In version 2.10.0 and later, the development team fixed this problem by properly validating pickle opcodes and storage metadata. To reduce this risk, users should update to PyTorch 2.10.0 or later right away. Patching to version 2.10.0 or later should be a top priority for PyTorch-using organizations. Users should be extremely cautious when loading checkpoint files from unreliable sources until updates are implemented.

Machine learning practitioners should verify the integrity and origin of model files before loading them, especially in production environments.

Using file integrity monitoring to identify unauthorized checkpoint modifications and putting in place network-level controls to limit the loading of external model files are two more security measures.

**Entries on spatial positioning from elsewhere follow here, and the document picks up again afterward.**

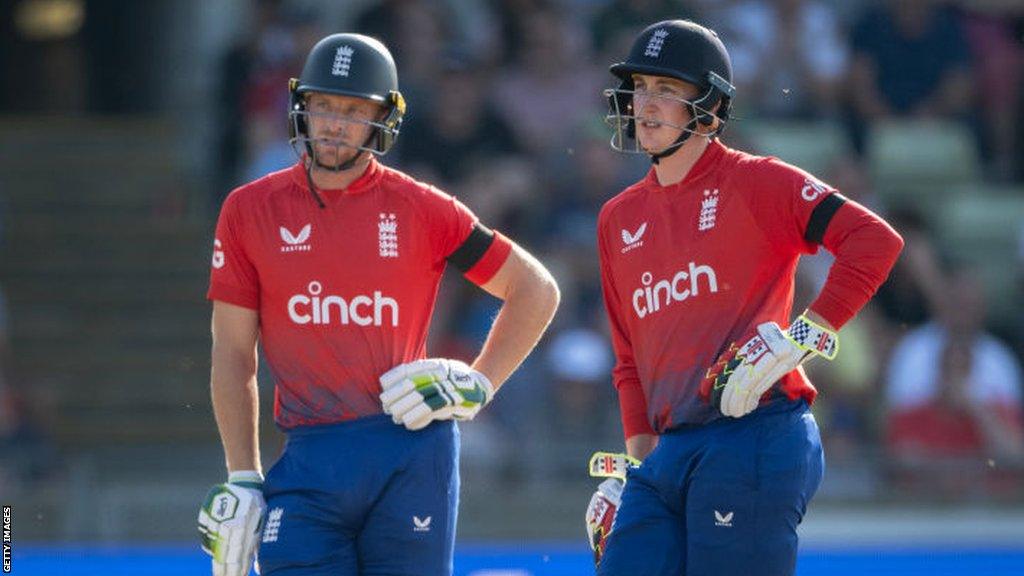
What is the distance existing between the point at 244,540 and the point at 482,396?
33.1 inches

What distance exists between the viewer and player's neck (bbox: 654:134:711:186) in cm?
625

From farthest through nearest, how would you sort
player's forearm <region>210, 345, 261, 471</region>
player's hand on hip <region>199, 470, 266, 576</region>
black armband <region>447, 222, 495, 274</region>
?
black armband <region>447, 222, 495, 274</region> < player's forearm <region>210, 345, 261, 471</region> < player's hand on hip <region>199, 470, 266, 576</region>

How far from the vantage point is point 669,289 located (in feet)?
20.2

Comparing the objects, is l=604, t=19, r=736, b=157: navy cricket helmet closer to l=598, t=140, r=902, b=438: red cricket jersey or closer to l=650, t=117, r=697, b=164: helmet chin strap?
l=650, t=117, r=697, b=164: helmet chin strap

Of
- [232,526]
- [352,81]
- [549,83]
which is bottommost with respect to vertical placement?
[232,526]

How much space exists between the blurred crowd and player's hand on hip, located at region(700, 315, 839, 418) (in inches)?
201

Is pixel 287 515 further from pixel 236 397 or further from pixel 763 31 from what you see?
pixel 763 31

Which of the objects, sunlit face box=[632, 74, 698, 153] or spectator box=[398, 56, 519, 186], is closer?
sunlit face box=[632, 74, 698, 153]

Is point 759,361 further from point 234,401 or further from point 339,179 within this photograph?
point 234,401

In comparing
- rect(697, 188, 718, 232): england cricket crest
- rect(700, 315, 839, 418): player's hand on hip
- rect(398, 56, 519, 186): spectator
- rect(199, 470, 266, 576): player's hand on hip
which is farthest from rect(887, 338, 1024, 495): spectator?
rect(199, 470, 266, 576): player's hand on hip

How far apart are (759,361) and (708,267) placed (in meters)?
0.40

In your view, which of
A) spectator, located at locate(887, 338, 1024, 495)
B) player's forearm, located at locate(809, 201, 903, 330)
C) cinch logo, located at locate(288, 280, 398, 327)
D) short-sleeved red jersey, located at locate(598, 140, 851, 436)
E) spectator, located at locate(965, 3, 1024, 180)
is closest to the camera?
player's forearm, located at locate(809, 201, 903, 330)

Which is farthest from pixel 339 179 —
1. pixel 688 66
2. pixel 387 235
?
pixel 688 66

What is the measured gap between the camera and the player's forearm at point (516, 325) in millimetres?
6531
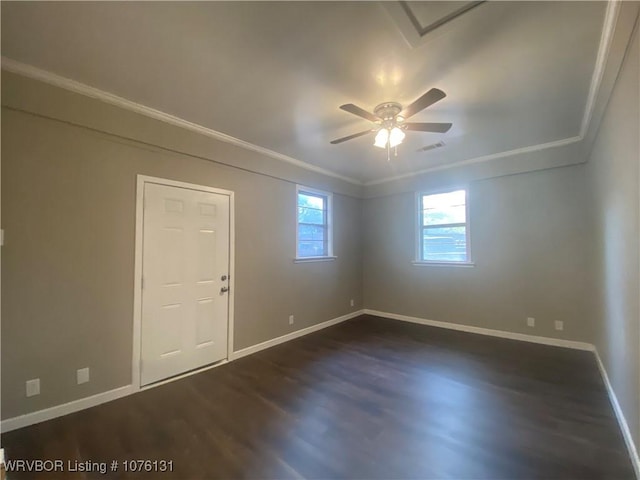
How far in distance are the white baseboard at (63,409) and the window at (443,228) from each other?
14.9 feet

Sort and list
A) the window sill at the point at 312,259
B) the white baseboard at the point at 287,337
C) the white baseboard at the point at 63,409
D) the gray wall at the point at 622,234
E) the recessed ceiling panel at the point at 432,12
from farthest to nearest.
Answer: the window sill at the point at 312,259 < the white baseboard at the point at 287,337 < the white baseboard at the point at 63,409 < the gray wall at the point at 622,234 < the recessed ceiling panel at the point at 432,12

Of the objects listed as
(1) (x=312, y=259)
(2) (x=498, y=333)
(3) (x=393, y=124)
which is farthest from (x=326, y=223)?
(2) (x=498, y=333)

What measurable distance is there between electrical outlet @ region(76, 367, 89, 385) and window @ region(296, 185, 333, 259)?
274cm

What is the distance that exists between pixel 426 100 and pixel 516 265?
10.7 ft

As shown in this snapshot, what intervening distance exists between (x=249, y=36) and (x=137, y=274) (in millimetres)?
2298

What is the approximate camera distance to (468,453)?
187cm

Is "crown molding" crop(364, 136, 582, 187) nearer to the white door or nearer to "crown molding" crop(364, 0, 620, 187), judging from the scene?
"crown molding" crop(364, 0, 620, 187)

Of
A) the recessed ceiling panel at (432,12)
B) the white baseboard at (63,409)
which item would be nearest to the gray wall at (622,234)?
the recessed ceiling panel at (432,12)

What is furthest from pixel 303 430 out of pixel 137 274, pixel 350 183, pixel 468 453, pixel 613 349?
pixel 350 183

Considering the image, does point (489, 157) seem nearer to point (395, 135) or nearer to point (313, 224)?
point (395, 135)

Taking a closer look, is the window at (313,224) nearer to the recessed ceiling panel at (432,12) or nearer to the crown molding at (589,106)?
the crown molding at (589,106)

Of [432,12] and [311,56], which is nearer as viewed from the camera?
[432,12]

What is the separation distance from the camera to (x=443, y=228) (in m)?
4.89

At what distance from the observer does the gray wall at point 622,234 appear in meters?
1.71
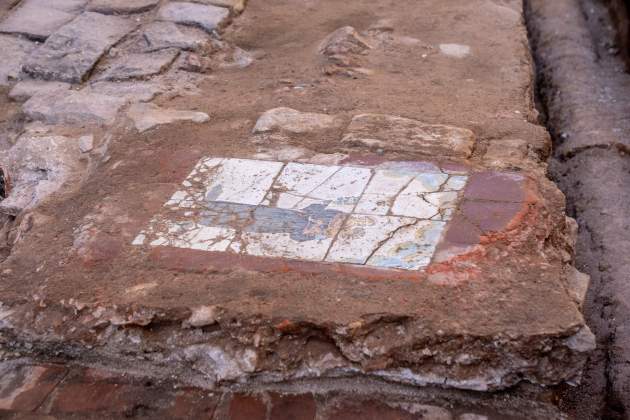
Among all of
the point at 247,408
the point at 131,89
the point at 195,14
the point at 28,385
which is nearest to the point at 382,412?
the point at 247,408

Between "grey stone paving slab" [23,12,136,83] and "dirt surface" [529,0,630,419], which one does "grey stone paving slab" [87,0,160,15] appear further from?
"dirt surface" [529,0,630,419]

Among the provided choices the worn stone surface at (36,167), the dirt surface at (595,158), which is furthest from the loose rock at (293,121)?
the dirt surface at (595,158)

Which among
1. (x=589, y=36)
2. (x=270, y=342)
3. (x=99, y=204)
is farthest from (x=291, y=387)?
(x=589, y=36)

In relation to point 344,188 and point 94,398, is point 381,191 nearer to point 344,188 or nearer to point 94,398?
point 344,188

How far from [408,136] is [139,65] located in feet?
5.07

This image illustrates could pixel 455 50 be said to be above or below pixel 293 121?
below

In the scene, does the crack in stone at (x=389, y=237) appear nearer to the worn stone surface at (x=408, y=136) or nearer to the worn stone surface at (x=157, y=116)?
the worn stone surface at (x=408, y=136)

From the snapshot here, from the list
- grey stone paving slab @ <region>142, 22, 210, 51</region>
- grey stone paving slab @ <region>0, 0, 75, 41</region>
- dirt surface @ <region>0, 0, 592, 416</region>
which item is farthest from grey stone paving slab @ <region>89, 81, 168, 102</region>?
grey stone paving slab @ <region>0, 0, 75, 41</region>

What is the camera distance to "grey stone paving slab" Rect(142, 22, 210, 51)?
396cm

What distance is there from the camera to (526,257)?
2242 millimetres

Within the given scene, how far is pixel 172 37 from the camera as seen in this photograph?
403 centimetres

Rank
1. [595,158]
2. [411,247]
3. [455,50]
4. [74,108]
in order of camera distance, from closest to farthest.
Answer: [411,247]
[74,108]
[595,158]
[455,50]

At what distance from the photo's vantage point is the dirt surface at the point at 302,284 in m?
2.03

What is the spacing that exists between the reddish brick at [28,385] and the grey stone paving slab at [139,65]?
1826 millimetres
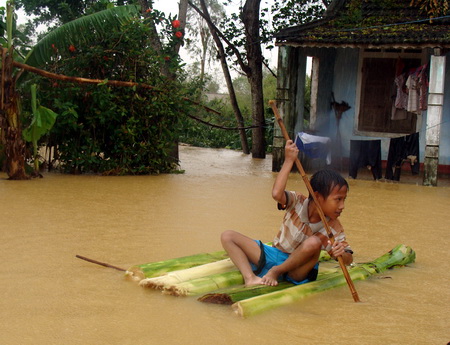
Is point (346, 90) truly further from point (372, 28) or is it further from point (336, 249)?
point (336, 249)

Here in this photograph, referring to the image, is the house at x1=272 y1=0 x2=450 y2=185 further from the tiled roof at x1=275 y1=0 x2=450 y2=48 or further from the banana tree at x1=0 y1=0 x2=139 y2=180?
the banana tree at x1=0 y1=0 x2=139 y2=180

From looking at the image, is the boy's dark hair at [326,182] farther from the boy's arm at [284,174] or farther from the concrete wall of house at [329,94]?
the concrete wall of house at [329,94]

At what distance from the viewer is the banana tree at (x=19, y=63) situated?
10102 mm

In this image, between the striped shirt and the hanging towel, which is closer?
A: the striped shirt

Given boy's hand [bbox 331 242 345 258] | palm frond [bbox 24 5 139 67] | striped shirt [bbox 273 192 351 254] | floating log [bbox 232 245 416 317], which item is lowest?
floating log [bbox 232 245 416 317]

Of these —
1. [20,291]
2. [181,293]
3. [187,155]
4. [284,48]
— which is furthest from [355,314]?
[187,155]

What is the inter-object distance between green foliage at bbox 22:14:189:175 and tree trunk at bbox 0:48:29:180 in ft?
3.48

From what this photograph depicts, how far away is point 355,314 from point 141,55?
8.75 metres

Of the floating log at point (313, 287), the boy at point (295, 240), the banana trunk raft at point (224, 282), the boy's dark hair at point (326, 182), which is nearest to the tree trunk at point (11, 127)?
the banana trunk raft at point (224, 282)

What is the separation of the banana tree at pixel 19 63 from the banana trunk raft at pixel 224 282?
619 centimetres

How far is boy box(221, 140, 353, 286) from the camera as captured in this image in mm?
4410

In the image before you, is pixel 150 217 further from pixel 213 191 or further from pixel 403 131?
pixel 403 131

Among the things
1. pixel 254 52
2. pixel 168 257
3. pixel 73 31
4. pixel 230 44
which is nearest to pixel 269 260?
pixel 168 257

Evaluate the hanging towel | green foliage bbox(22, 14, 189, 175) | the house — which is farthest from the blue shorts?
the hanging towel
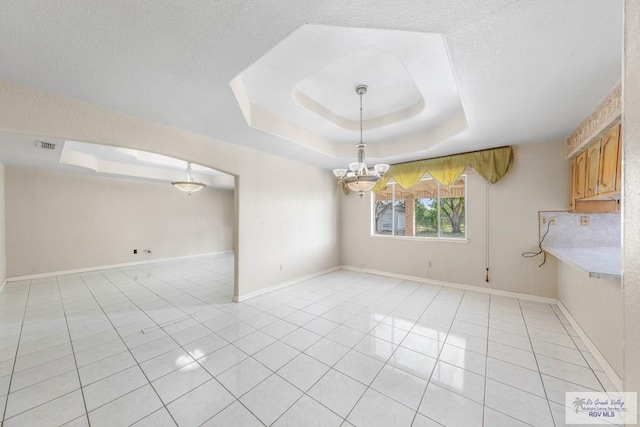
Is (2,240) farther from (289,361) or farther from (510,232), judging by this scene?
(510,232)

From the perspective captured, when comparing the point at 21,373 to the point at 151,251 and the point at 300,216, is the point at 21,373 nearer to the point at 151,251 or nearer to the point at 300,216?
the point at 300,216

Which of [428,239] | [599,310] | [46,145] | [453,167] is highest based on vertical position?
[46,145]

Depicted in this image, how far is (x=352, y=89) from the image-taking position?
2891mm

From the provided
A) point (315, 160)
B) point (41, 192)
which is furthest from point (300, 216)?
point (41, 192)

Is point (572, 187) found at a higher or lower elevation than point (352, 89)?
lower

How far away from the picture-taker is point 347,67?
2459 mm

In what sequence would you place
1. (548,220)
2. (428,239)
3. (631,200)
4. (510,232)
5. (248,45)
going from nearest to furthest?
1. (631,200)
2. (248,45)
3. (548,220)
4. (510,232)
5. (428,239)

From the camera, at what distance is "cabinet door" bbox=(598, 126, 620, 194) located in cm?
221

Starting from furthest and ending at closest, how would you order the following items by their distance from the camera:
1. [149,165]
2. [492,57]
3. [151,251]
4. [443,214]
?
1. [151,251]
2. [149,165]
3. [443,214]
4. [492,57]

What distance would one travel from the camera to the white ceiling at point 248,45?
53.1 inches

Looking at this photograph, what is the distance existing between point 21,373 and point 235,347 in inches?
70.9

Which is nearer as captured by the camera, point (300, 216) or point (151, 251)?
point (300, 216)

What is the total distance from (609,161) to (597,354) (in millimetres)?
1898

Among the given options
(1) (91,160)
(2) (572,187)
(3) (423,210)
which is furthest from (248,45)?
(1) (91,160)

To make sure authenticity verification procedures are in place, teams should also examine their model distribution pipelines. Details of the Attribute CVE-2026-24747 is the CVE ID.

High Severity/9.8 CVSS Research environments and machine learning applications are at serious risk due to this PyTorch vulnerability. Prompt patching is crucial due to the combination of network accessibility, low attack complexity, and remote code execution capability. Strict controls over model file sources should be put in place, and all PyTorch deployments should be updated to version 2.10.0 or later.